→ **CONSIGNE**
Réécrivez les données en commençant à la ligne qui contient « Which is farther » et en vous arrêtant après celle qui contient « 21.0 metres ». Remplacez « camera » par « observer » et ne modifiez rien d'autre.

(Enregistrements issus d'une source de données)

#####

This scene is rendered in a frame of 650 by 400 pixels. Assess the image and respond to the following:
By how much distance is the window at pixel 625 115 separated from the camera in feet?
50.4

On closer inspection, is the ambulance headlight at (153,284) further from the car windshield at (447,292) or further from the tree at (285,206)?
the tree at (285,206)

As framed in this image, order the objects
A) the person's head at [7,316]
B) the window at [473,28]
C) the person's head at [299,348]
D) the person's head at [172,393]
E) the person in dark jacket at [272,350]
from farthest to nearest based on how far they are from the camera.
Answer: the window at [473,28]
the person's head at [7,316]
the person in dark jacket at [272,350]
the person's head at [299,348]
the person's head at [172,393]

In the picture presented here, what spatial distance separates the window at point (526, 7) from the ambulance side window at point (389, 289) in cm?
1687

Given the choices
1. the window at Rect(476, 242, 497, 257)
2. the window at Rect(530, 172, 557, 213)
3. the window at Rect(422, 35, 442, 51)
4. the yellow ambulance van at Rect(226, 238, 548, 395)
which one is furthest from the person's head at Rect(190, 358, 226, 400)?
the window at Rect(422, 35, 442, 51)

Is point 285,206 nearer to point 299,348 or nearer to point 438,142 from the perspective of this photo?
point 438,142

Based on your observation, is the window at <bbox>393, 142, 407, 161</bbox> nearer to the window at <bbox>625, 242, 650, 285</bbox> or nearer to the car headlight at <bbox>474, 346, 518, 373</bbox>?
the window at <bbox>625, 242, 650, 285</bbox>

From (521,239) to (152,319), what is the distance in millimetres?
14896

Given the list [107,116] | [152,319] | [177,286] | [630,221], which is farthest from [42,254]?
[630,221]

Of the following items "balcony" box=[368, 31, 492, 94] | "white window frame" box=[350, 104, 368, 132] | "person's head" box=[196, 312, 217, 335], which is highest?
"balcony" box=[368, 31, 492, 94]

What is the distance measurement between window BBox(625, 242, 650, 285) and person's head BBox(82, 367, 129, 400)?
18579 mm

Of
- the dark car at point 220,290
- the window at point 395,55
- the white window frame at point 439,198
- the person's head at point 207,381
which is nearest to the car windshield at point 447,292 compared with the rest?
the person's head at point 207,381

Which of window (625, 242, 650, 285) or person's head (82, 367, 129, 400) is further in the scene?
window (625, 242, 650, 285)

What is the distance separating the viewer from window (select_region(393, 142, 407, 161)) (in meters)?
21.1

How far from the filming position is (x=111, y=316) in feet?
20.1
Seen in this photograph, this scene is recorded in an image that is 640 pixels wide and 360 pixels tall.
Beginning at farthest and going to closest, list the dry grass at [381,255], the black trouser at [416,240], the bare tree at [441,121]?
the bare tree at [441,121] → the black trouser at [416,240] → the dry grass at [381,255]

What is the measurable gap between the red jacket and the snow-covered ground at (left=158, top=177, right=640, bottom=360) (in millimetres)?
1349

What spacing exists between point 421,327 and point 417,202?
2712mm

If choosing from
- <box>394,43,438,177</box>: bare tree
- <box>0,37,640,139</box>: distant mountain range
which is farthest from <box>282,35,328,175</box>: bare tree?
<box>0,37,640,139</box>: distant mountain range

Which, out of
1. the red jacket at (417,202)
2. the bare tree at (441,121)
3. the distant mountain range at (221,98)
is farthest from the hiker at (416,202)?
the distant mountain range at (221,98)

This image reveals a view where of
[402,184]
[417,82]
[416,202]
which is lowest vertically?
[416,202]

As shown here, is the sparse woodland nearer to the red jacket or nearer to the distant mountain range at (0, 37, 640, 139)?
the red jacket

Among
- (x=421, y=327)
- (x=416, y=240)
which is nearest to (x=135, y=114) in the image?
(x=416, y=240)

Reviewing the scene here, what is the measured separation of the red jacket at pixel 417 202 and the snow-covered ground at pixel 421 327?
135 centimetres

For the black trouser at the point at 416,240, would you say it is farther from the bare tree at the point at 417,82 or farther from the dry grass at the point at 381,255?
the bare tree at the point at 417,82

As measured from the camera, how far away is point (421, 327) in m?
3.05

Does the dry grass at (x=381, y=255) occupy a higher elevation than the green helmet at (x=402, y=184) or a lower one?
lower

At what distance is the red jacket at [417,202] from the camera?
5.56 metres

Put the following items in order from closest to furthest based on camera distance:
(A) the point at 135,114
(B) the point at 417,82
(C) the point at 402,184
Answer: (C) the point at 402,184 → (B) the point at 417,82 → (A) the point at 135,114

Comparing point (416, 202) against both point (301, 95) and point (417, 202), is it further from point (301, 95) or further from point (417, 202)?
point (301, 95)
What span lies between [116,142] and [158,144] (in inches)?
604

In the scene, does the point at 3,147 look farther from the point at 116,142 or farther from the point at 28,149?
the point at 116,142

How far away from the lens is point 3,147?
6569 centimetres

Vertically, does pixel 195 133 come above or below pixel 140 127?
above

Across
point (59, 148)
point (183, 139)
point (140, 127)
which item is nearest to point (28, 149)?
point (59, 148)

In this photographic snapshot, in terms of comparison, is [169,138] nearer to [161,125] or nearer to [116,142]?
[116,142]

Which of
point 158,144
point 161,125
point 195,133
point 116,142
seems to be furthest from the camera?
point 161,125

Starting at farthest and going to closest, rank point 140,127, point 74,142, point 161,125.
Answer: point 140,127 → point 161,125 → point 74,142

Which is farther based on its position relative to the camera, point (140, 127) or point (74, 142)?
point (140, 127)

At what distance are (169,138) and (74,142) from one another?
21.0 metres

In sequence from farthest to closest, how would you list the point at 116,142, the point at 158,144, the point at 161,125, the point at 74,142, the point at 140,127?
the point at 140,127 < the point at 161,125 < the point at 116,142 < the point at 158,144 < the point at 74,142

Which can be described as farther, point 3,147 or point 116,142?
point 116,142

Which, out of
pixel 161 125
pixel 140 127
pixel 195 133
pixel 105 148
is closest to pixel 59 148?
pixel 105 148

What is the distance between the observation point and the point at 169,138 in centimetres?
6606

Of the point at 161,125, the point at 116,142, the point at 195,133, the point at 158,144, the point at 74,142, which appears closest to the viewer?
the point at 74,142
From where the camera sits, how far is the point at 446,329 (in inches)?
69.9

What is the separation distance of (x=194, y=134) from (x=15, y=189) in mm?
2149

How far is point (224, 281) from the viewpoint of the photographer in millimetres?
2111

#####

→ **SOLUTION**
Which is farther based on its position relative to the observer, point (140, 127) or point (74, 142)?
point (140, 127)

At what distance are (169,138) and (74,142) from one another?
21.0 metres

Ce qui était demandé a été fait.